GOAL:
Find every line in the entries below that contains the word "point", and copy each of those lines.

(Some entries)

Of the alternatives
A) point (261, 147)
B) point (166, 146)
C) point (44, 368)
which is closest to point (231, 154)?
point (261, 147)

REPLY TO THE EXERCISE:
A) point (261, 147)
B) point (166, 146)
C) point (44, 368)
which is closest to point (231, 154)?
point (261, 147)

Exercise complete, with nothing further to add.